### DATASET EXTRACT
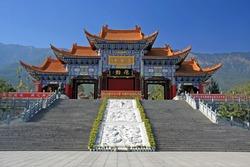 Main gate of Chongsheng temple (The Three Pagodas temple), Dali, China,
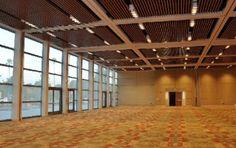Mission City Ballroom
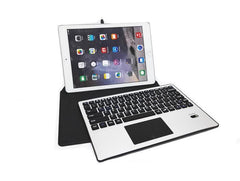 "Universal Tablet PC 9.7"" - 10.1"" - Bluetooth Smart Keyboard Case"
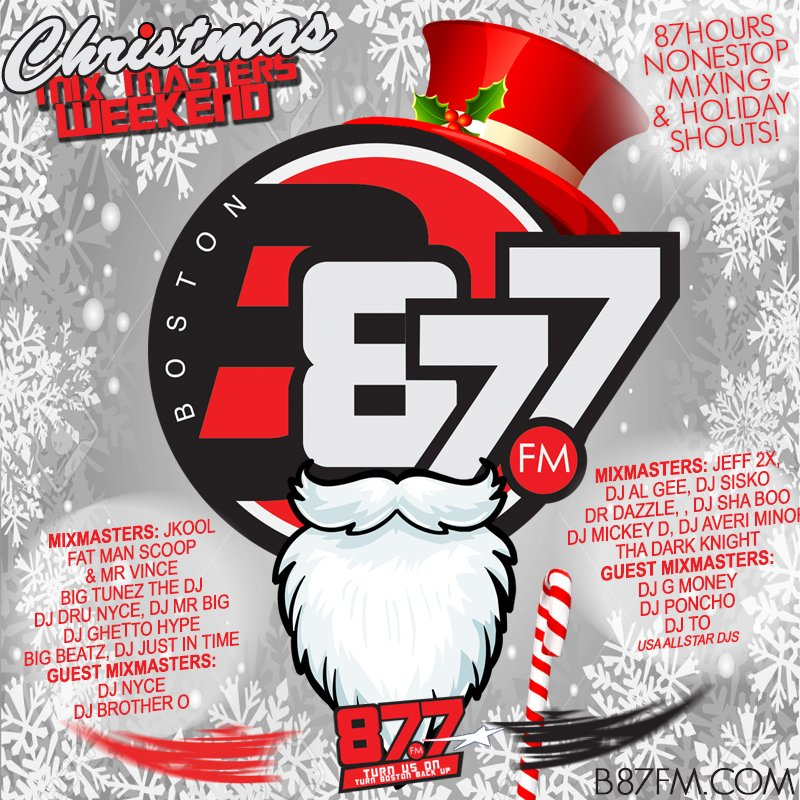 MERRY CHRISTMAS!!! We're In 87 None Stop Hour Christmas Mixmaster Weekend! Tune In: https://t.co/UvcHJKmmSy @B87FM https://t.co/RE8GZCOMSb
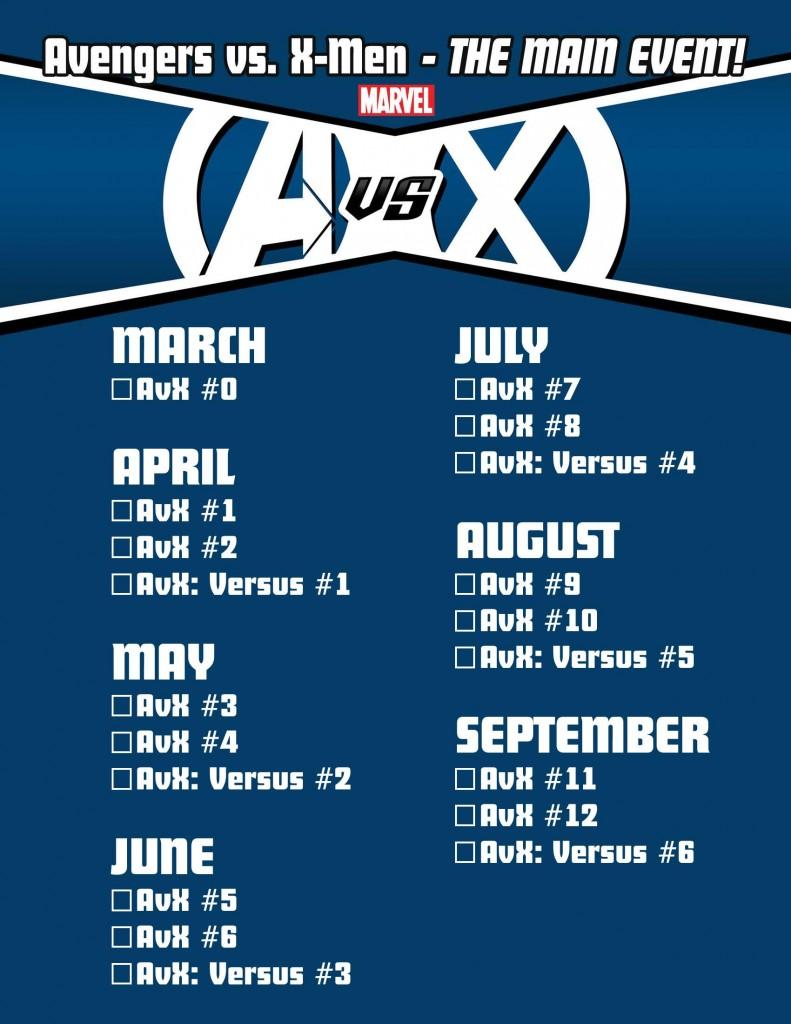 Avengers vs. X-Men Checklist Page 2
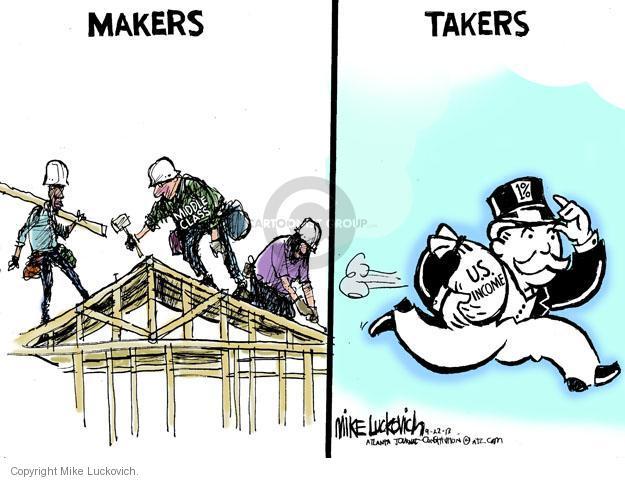 Cartoonist Mike Luckovich  Mike Luckovich's Editorial Cartoons 2013-09-22 make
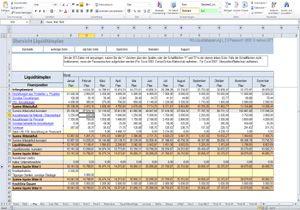 liquidittsplanung hier erhltlich - Liquidittsplanung Muster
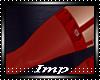 {Imp} Socks RLL Red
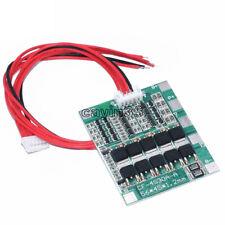 3S/4S 25A/30A PCB placa de protección para 18650 BMS Li-Ion Batería De Litio Célula UK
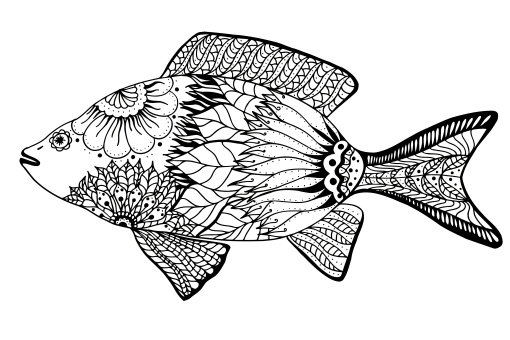 KGCDRF ornamental graphic fish. Vector vintage engraving. Zentangle. Hand drawn artwork. Bohemia concept for restaurant menu card, branding, logo label. Blac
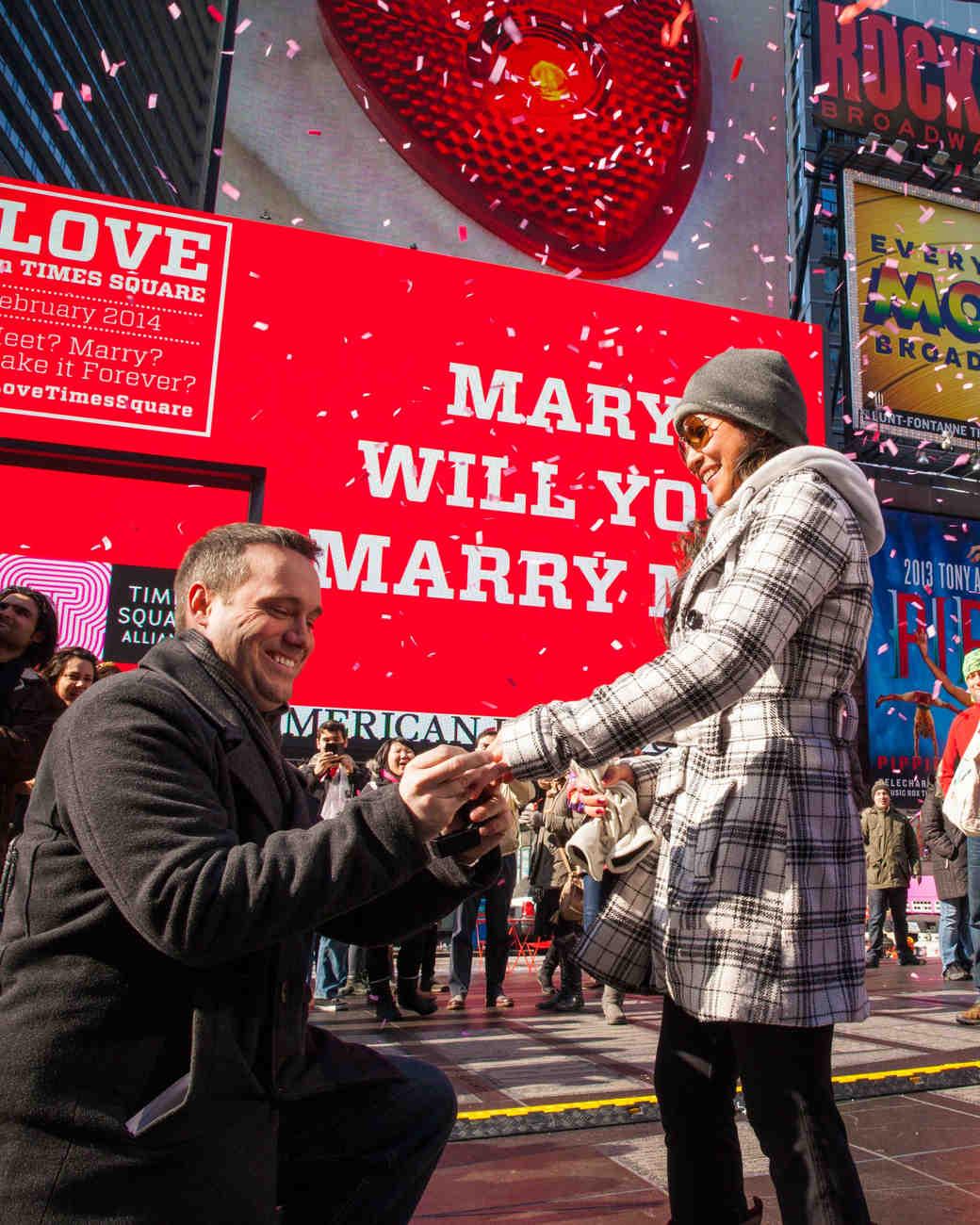 Times Square Proposal Wedding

### PROBLEM STATEMENT
The data must come back word for word, with every picture removed.

### ANSWER SECTION
 Main gate of Chongsheng temple (The Three Pagodas temple), Dali, China,
Mission City Ballroom
 "Universal Tablet PC 9.7"" - 10.1"" - Bluetooth Smart Keyboard Case"
 MERRY CHRISTMAS!!! We're In 87 None Stop Hour Christmas Mixmaster Weekend! Tune In: https://t.co/UvcHJKmmSy @B87FM https://t.co/RE8GZCOMSb
 Avengers vs. X-Men Checklist Page 2
 Cartoonist Mike Luckovich  Mike Luckovich's Editorial Cartoons 2013-09-22 make
 liquidittsplanung hier erhltlich - Liquidittsplanung Muster
 {Imp} Socks RLL Red
 3S/4S 25A/30A PCB placa de protección para 18650 BMS Li-Ion Batería De Litio Célula UK
 KGCDRF ornamental graphic fish. Vector vintage engraving. Zentangle. Hand drawn artwork. Bohemia concept for restaurant menu card, branding, logo label. Blac
 Times Square Proposal Wedding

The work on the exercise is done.